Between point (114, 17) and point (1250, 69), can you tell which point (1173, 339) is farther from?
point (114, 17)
::::::::
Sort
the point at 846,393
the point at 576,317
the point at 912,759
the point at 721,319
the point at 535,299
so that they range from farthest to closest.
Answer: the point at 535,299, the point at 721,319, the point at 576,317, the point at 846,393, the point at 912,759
::::::::
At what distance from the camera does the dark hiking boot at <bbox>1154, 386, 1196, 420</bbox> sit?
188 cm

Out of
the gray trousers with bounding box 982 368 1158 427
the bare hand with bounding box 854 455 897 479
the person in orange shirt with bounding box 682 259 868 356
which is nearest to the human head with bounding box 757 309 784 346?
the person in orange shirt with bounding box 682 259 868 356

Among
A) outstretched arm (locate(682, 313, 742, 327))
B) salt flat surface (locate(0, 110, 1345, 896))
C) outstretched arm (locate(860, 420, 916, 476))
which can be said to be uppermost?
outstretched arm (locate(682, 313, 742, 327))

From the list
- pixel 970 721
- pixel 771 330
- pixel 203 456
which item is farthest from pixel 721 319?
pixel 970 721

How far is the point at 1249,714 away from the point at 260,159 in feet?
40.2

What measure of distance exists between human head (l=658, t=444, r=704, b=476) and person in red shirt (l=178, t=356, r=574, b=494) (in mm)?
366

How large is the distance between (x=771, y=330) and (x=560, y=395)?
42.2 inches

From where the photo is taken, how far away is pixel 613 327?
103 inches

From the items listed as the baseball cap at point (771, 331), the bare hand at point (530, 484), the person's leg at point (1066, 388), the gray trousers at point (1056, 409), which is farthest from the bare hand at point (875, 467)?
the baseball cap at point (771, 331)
::::::::
▶ **Task directions**: Pull out every line of the material above that contains the word "farthest", and copy each of those lines in full.

▶ **Finished task**:
so that they range from farthest to closest.
which item is farthest from pixel 721 319?
From the items listed as the baseball cap at point (771, 331), the bare hand at point (530, 484), the person's leg at point (1066, 388), the gray trousers at point (1056, 409), which is farthest from the bare hand at point (875, 467)?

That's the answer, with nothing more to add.